The angles of the pulleys 6, 7, 8 and 9 to the wrapping material webs are selected so that the wrapping material webs are each offset outwards by approximately the same amount, so that the distance between the wrapping material webs 2 and 3 is then the sum of the lateral offset movements, and in the ideal case, in the case of a symmetrical offset movement, this corresponds to the double offset movement of a wrapping material web 2 or 3. The angles of the first deflection rollers 6 and 7 and the second deflection rollers 8 and 9 are aligned mirror-symmetrically to one another in pairs, so that in the basic position of the spreading device there is an identical offset of the wrapping material webs 2 and 3 outwards, i.e. perpendicular to the transport direction. After leaving the pulley groupings 4 and 5, the wrapping material webs 2 and 3 are guided past a sensor device 11 that senses the edge position and then introduced via a threading device 12 into a strand forming unit (not shown) in which, for example, a strand of loose tobacco fibers is applied to the wrapping material webs 2 and 3 is launched.

In the Fig. 2 is the spreader from the Fig. 1 visible from above. The multiple-width wrapping material web 1 is cut in the pull-cutting roller grouping 10 into two parallel single-width wrapping material webs 2 and 3. After cutting, the wrapping material webs 2 and 3 are fed diagonally towards the viewer in the illustration.

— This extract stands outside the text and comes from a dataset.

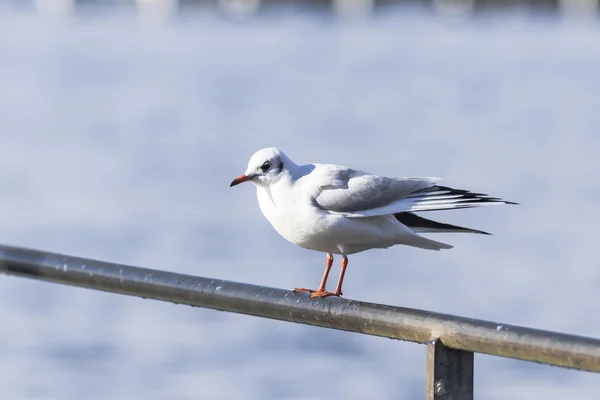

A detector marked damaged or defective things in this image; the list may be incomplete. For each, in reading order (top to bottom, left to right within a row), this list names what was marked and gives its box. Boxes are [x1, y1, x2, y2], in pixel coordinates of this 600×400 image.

rusty metal surface [1, 245, 600, 374]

First, the wrapping material web 2, which is lower in the illustration, is introduced into the first deflection roller grouping 4 and deflected on the upper side of the first deflection roller 6 to the underside of the second deflection roller 8. The upper wrapping material web 3 is offset in the transport direction, that is, after having covered a short distance on the first deflection roller 7 of the second deflection roller group 5, it is deflected again on the upper side of the first deflection roller 7 to the underside of the second deflection roller 9. The angles A of the first deflection rollers 6 and 7 to the feed directions I and III and the angles B of the second deflection rollers 8 and 9 to the discharge directions II and IV of the wrapping material webs 2 and 3 are each identical, so that the feed and discharge directions I. , II, III and IV run parallel to one another in the view from above. Since the wrapping material webs 2 and 3 are also deflected around the circumferences of the deflection rollers 6,7,8 and 9 by the same circumferential angle, the wrapping material webs 2 and 3 are also in the feed direction I and III and the discharge direction II and IV in the side view of Fig. 1 aligned parallel to each other.

The pulley groupings 4 and 5 are offset from one another in relation to the transport direction of the wrapping material webs 2 and 3, so that they are arranged one above the other in a terrace-like manner due to the inclined upwardly directed course of the wrapping material webs 2 and 3. Since the pulley groupings 4 and 5 are offset from one another, the wrapping material webs 2 and 3 can be introduced laterally much more easily, since the pulley groupings 4 and 5 are now accessible from the side. The improved accessibility is achieved in particular by the terrace-like arrangement of the pulley groupings 4 and 5, since the pulley groupings 4 and 5 thereby laterally no longer cover. The terrace-like arrangement is achieved here by a correspondingly large deflection of the wrapping material web 2 at the first deflection roller 6 of the first deflection roller grouping 4 in the circumferential direction and by correspondingly dimensioning the distance covered by the second wrapping material web 3 before entering the second deflection roller grouping 4. The pulleys 6, 7, 8 and 9 in the pulley groupings 4 and 5 are each mounted free-floating on one side, so that the guideways of the wrapping material webs 2 and 3 in the pulley groupings 4 and 5 are open at the sides, and the wrapping material webs 4 and 5 are very easily pushed in laterally can be.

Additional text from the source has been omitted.